* [Text passage]:
^^^^^^^^
To prepare for the role, De Niro
consulted plastic surgeons, stroke victims and speech therapists.
When he arrived on location in London, he helped design his elaborate,
stitched-from-plague-ridden-cadavers look. Occasionally, De Niro
was required to spend 12 hours in the make-up chair.
No amount of preparation, though,
readied De Niro or Branagh for the birth sequence, which required
the nude, newly-born monster to grapple on the floor with his
maker in several inches of slimy goo. "The difficulty was
that instead of amniotic fluid, we had a ton of KY-Jelly and
a lot of rubber eels," reports Branagh. "Robert had
been in make-up for 12 hours and, yes, doing it was partly funny.
We said, 'It's a new life. It needs to be banged on the back.'
So, Robert would revolve in circles for three or four minutes
until he was completely dizzy. And then, for me, it was like
picking up a dead weight. He was almost sick from the spinning,
the smell of KY-Jelly and the eels slapping around. By the end,
we were hysterical."
The actress Branagh sought for
the role of Elizabeth was Bonham Carter, best known for her work
in such Merchant/Ivory flicks as "Room With a View"
and "Howards End." Emma Thompson, Branagh's wife of
five years and frequent co-star, was never in the running.
^^^^^^^^
* [Entries supplied]:
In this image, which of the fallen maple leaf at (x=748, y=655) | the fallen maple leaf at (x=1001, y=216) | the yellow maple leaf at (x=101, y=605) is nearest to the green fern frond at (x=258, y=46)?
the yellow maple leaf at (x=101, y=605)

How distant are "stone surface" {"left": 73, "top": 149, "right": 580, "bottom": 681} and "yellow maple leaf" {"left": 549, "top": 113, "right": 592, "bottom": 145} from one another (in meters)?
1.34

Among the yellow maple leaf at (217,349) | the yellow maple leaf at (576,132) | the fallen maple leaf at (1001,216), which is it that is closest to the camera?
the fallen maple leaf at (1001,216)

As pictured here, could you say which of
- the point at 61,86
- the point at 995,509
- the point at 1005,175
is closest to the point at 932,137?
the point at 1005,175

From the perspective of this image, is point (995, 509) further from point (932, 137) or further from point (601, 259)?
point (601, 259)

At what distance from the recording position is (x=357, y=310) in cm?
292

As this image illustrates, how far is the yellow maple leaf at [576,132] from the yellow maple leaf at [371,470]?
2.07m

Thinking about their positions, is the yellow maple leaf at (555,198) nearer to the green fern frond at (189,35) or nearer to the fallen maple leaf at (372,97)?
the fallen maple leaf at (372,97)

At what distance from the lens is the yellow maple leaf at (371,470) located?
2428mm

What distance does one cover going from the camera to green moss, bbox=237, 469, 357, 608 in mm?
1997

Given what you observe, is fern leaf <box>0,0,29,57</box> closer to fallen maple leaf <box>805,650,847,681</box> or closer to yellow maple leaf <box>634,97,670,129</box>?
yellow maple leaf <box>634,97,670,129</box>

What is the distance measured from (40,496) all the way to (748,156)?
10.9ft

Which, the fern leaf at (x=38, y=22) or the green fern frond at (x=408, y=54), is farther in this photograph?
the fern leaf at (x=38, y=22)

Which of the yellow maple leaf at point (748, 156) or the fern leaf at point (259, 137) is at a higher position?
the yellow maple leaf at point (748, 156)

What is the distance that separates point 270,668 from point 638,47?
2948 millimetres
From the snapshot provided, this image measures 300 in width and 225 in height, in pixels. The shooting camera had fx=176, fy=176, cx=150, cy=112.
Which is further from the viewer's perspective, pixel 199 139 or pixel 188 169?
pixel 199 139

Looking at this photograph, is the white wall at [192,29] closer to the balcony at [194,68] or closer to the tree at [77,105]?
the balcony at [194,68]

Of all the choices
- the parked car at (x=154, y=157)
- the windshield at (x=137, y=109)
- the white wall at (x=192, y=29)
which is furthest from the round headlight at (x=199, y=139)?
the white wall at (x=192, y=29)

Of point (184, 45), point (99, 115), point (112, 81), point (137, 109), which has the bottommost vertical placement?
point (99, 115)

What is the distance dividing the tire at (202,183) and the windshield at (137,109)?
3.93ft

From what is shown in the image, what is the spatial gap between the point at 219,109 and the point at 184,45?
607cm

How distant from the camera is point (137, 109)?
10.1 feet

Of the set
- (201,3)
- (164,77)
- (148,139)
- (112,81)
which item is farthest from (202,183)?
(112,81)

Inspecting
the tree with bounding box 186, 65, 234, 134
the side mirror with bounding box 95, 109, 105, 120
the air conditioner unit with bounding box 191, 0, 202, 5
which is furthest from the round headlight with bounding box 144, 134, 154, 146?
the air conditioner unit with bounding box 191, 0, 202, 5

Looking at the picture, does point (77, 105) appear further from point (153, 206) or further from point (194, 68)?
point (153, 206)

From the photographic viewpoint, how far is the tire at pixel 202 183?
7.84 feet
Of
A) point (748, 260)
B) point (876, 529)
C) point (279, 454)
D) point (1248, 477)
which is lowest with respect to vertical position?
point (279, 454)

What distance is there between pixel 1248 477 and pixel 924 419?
^^^^^^^^
* [Work instructions]:
A - In the text about De Niro and Branagh's filming, what was used instead of amniotic fluid for the birth sequence?
B - Carry on the text about De Niro and Branagh's filming, picking up after its final sentence.

* [Numbered answers]:
A - A ton of KY-Jelly and a lot of rubber eels.

B -
"We had done four pictures
together and we had just played a loving couple opposite each
other in 'Much Ado About Nothing,' " explains Branagh. "I
wanted to have several elements in this that would skew it for
me creatively. I didn't want to rely on her. I wanted to tickle
expectations a little bit."
Oddly enough, both Branagh and
Thompson are starring in movies about procreation. Thompson's
"Junior," due Nov. 23, co-stars Arnold Schwarzenegger
as the world's first pregnant man. "It's in the air, isn't
it?" says Branagh, who shares a home with Thompson in the
north of London. "I like to think of 'Junior' as some sort
of perverse 'Frankenstein' story."
So, do the Branaghs have plans
for any juniors of their own?
"Hmmmm," he says. "You're
not going to draw me out on that question, but I will say that
I think we're going to have children. I just hope I'm not impregnated
like Arnold was."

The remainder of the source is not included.